All Rights Reserved.)Al Swearengen est donc le parrain de la ville, il est incarné par le comédien anglais Ian McShane (Golden Globe 2005 du meilleur acteur pour un rôle principal dans un drama) qui a usé les plateaux tv et ciné britanniques. Disons-le tout net, sa performance est du genre à laisser bouche bée et à vouloir monter le son à chacune de ses apparitions. Il est un des méchants les plus fascinants que le petit écran ait jamais porté. A la fois effrayant et profondément humain, cruel et néanmoins sympathique. Un talent entre attraction et répulsion qui fait un peu d'ombre au jeu des autres comédiens, sans pour autant les éclipser totalement.
Outre ces comédiens honnêtes, la reconstitution est frappante de réalisme, mettez un épisode de Deadwood et zou ! direction l'Ouest américain de la fin du XIXème siècle.
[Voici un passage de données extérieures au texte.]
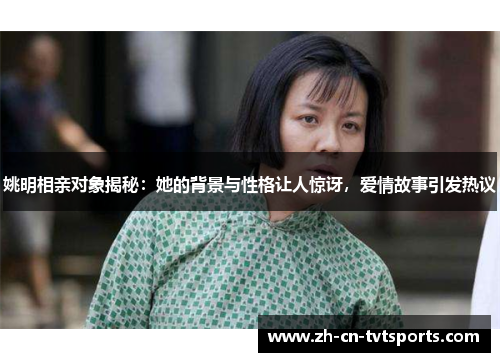 姚明相亲对象揭秘：她的背景与性格让人惊讶，爱情故事引发热议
Une immersion renforcée par une réalisation sobre mais intense.
Une reconstitution et des comédiens de talents qui font qu'on oublie que Deadwood comporte des défauts... Derrière la belle reconstitution, la réalisation crépusculaire, le jeu des acteurs, certains passages, ceux qui jouent le plus dans la catégorie "drama" traditionnel sont un tout petit peu ch*ant... Difficile de se sentir touché par les affres sentimentales de Seth Bullock partagé entre deux femmes, ou de la relation Sol Star/Trixie comparé à ce qui se trame vraiment dans la ville de Deadwood.
Wild Wild West
Al Swearengen et Seth Bullock
(© 2007 CBS Studios Inc.
All Rights Reserved.)Dans une interview accordée à Hugo Cassavetti pour le Télérama de la semaine du 11 février 2006, Ian McShane résume cela : "Deadwood n'est pas qu'un simple western. Il s'agit juste d'un contexte idéal pour décortiquer les relations humaines et les rapports de force aux balbutiements d'une société". Ce qui se trame vraiment dans Deadwood, c'est donc la naissance d'une nation avec tout le bruit et la fureur que ceci implique. Car si on parcoure les livres d'histoire, bien peu de nations sont nées autour d'une table, tranquille, à la fraîche... En tout cas pas les Etats-Unis d'Amérique. Ce thème déjà exploré par Martin Scorcese avec son long métrage Gangs of New York, David Milch s'y enfonce pioche à la main pour un superbe leçon d'histoire télévisuelle.
Deadwood n'est bon que par sa violence. Pas la violence gratuite, mais la violence qui cimente la gestation d'une société. Peut-être incongru à la lecture, en tout cas bizarre à l'écriture, cette assertion montre que David Milch a réussi son pari, son "grand roman" pour reprendre encore une fois McShane, un récit non consensuel qui prend aux tripes le téléspectateur face à la vision de l'Amérique de l'auteur, funeste et décadente.
Eh oui, Deadwood n'est pas un Santa Barbara situé dans l'Ouest américain, c'est la naissance d'une nation dans un bled paumé du futur Dakota du Sud. Un drame politico-historique exigeant, véritable radioscopie des Etats-Unis d'alors, qui remet en cause à la fois la vision puritaniste que le monde se fait de l'Amérique et que l'Amérique se fait d'elle-même. Une série d'auteur comme l'ont été Twin Peaks, Six Feet Under ou Le Prisonnier, imparfaite, difficile d'accès, mais à "valeur ajoutée" pour le téléspectateur qui osera poursuivre... pour son plus grand plaisir.